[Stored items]
* * * * *

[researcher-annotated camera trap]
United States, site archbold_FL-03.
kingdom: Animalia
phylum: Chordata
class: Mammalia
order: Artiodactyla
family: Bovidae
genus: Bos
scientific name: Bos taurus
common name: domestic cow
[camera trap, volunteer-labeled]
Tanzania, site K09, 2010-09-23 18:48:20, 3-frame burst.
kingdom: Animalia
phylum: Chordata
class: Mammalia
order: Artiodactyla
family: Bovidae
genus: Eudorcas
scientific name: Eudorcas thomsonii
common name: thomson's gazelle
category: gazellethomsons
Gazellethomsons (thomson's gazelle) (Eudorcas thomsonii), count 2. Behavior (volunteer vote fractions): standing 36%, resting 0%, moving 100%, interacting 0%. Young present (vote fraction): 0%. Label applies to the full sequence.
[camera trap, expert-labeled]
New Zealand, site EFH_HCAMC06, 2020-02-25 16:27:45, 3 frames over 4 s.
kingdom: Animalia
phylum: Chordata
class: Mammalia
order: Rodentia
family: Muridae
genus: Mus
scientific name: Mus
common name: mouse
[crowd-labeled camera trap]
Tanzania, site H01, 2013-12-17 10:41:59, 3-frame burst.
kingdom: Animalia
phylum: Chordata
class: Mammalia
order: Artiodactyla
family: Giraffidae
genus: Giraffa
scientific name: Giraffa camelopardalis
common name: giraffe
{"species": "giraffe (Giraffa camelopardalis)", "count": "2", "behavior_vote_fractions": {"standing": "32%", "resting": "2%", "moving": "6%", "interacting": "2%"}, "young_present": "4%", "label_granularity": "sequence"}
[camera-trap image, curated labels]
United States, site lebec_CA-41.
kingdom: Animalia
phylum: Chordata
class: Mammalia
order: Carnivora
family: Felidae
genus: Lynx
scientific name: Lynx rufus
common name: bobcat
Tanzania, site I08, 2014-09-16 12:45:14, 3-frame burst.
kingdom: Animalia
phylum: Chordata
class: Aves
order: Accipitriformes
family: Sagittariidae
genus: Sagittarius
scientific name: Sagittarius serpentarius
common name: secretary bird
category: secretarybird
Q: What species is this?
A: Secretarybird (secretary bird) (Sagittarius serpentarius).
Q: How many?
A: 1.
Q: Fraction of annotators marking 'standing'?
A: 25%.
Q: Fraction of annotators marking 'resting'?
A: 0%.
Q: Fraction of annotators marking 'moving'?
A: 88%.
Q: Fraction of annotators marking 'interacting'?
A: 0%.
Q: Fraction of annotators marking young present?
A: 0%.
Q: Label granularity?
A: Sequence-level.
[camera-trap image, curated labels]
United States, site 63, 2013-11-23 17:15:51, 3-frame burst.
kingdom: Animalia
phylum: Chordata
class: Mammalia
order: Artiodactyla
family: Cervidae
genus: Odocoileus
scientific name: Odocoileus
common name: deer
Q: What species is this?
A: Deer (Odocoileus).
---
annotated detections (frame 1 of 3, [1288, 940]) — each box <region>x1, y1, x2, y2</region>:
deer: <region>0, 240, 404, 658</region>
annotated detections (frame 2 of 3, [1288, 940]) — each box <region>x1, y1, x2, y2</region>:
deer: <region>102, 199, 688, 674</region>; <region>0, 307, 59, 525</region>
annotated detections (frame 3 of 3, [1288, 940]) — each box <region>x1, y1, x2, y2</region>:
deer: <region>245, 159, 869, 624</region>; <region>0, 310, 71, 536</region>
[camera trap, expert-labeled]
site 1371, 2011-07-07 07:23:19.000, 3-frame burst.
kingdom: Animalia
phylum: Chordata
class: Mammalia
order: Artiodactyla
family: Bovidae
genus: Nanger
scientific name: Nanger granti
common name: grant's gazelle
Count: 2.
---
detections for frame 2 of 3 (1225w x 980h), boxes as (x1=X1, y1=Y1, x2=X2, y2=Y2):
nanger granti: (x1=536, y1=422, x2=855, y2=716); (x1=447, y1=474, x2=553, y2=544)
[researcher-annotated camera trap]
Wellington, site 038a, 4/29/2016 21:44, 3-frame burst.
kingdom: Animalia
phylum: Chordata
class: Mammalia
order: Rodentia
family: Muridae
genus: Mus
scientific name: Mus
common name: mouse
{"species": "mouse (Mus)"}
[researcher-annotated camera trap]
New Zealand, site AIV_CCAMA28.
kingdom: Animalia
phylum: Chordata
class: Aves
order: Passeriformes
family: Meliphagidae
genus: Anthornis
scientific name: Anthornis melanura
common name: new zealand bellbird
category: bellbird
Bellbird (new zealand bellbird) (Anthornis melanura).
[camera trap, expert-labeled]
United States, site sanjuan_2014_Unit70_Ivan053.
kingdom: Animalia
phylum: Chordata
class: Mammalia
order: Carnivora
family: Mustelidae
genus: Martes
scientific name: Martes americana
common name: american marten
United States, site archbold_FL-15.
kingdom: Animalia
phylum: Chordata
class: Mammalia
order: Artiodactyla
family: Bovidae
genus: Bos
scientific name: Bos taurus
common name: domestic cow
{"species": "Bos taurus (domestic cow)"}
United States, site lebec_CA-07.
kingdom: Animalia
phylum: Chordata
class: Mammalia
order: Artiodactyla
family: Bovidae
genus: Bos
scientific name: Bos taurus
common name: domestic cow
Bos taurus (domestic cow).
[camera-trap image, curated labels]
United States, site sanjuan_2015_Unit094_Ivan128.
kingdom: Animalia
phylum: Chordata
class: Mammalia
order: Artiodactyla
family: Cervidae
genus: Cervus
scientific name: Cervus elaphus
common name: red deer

* * * * *

Directions:
For this exercise, output all the data exactly as shown above.

Your solution:
[researcher-annotated camera trap]
United States, site archbold_FL-03.
kingdom: Animalia
phylum: Chordata
class: Mammalia
order: Artiodactyla
family: Bovidae
genus: Bos
scientific name: Bos taurus
common name: domestic cow
[camera trap, volunteer-labeled]
Tanzania, site K09, 2010-09-23 18:48:20, 3-frame burst.
kingdom: Animalia
phylum: Chordata
class: Mammalia
order: Artiodactyla
family: Bovidae
genus: Eudorcas
scientific name: Eudorcas thomsonii
common name: thomson's gazelle
category: gazellethomsons
Gazellethomsons (thomson's gazelle) (Eudorcas thomsonii), count 2. Behavior (volunteer vote fractions): standing 36%, resting 0%, moving 100%, interacting 0%. Young present (vote fraction): 0%. Label applies to the full sequence.
[camera trap, expert-labeled]
New Zealand, site EFH_HCAMC06, 2020-02-25 16:27:45, 3 frames over 4 s.
kingdom: Animalia
phylum: Chordata
class: Mammalia
order: Rodentia
family: Muridae
genus: Mus
scientific name: Mus
common name: mouse
[crowd-labeled camera trap]
Tanzania, site H01, 2013-12-17 10:41:59, 3-frame burst.
kingdom: Animalia
phylum: Chordata
class: Mammalia
order: Artiodactyla
family: Giraffidae
genus: Giraffa
scientific name: Giraffa camelopardalis
common name: giraffe
{"species": "giraffe (Giraffa camelopardalis)", "count": "2", "behavior_vote_fractions": {"standing": "32%", "resting": "2%", "moving": "6%", "interacting": "2%"}, "young_present": "4%", "label_granularity": "sequence"}
[camera-trap image, curated labels]
United States, site lebec_CA-41.
kingdom: Animalia
phylum: Chordata
class: Mammalia
order: Carnivora
family: Felidae
genus: Lynx
scientific name: Lynx rufus
common name: bobcat
Tanzania, site I08, 2014-09-16 12:45:14, 3-frame burst.
kingdom: Animalia
phylum: Chordata
class: Aves
order: Accipitriformes
family: Sagittariidae
genus: Sagittarius
scientific name: Sagittarius serpentarius
common name: secretary bird
category: secretarybird
Q: What species is this?
A: Secretarybird (secretary bird) (Sagittarius serpentarius).
Q: How many?
A: 1.
Q: Fraction of annotators marking 'standing'?
A: 25%.
Q: Fraction of annotators marking 'resting'?
A: 0%.
Q: Fraction of annotators marking 'moving'?
A: 88%.
Q: Fraction of annotators marking 'interacting'?
A: 0%.
Q: Fraction of annotators marking young present?
A: 0%.
Q: Label granularity?
A: Sequence-level.
[camera-trap image, curated labels]
United States, site 63, 2013-11-23 17:15:51, 3-frame burst.
kingdom: Animalia
phylum: Chordata
class: Mammalia
order: Artiodactyla
family: Cervidae
genus: Odocoileus
scientific name: Odocoileus
common name: deer
Q: What species is this?
A: Deer (Odocoileus).
---
annotated detections (frame 1 of 3, [1288, 940]) — each box <region>x1, y1, x2, y2</region>:
deer: <region>0, 240, 404, 658</region>
annotated detections (frame 2 of 3, [1288, 940]) — each box <region>x1, y1, x2, y2</region>:
deer: <region>102, 199, 688, 674</region>; <region>0, 307, 59, 525</region>
annotated detections (frame 3 of 3, [1288, 940]) — each box <region>x1, y1, x2, y2</region>:
deer: <region>245, 159, 869, 624</region>; <region>0, 310, 71, 536</region>
[camera trap, expert-labeled]
site 1371, 2011-07-07 07:23:19.000, 3-frame burst.
kingdom: Animalia
phylum: Chordata
class: Mammalia
order: Artiodactyla
family: Bovidae
genus: Nanger
scientific name: Nanger granti
common name: grant's gazelle
Count: 2.
---
detections for frame 2 of 3 (1225w x 980h), boxes as (x1=X1, y1=Y1, x2=X2, y2=Y2):
nanger granti: (x1=536, y1=422, x2=855, y2=716); (x1=447, y1=474, x2=553, y2=544)
[researcher-annotated camera trap]
Wellington, site 038a, 4/29/2016 21:44, 3-frame burst.
kingdom: Animalia
phylum: Chordata
class: Mammalia
order: Rodentia
family: Muridae
genus: Mus
scientific name: Mus
common name: mouse
{"species": "mouse (Mus)"}
[researcher-annotated camera trap]
New Zealand, site AIV_CCAMA28.
kingdom: Animalia
phylum: Chordata
class: Aves
order: Passeriformes
family: Meliphagidae
genus: Anthornis
scientific name: Anthornis melanura
common name: new zealand bellbird
category: bellbird
Bellbird (new zealand bellbird) (Anthornis melanura).
[camera trap, expert-labeled]
United States, site sanjuan_2014_Unit70_Ivan053.
kingdom: Animalia
phylum: Chordata
class: Mammalia
order: Carnivora
family: Mustelidae
genus: Martes
scientific name: Martes americana
common name: american marten
United States, site archbold_FL-15.
kingdom: Animalia
phylum: Chordata
class: Mammalia
order: Artiodactyla
family: Bovidae
genus: Bos
scientific name: Bos taurus
common name: domestic cow
{"species": "Bos taurus (domestic cow)"}
United States, site lebec_CA-07.
kingdom: Animalia
phylum: Chordata
class: Mammalia
order: Artiodactyla
family: Bovidae
genus: Bos
scientific name: Bos taurus
common name: domestic cow
Bos taurus (domestic cow).
[camera-trap image, curated labels]
United States, site sanjuan_2015_Unit094_Ivan128.
kingdom: Animalia
phylum: Chordata
class: Mammalia
order: Artiodactyla
family: Cervidae
genus: Cervus
scientific name: Cervus elaphus
common name: red deer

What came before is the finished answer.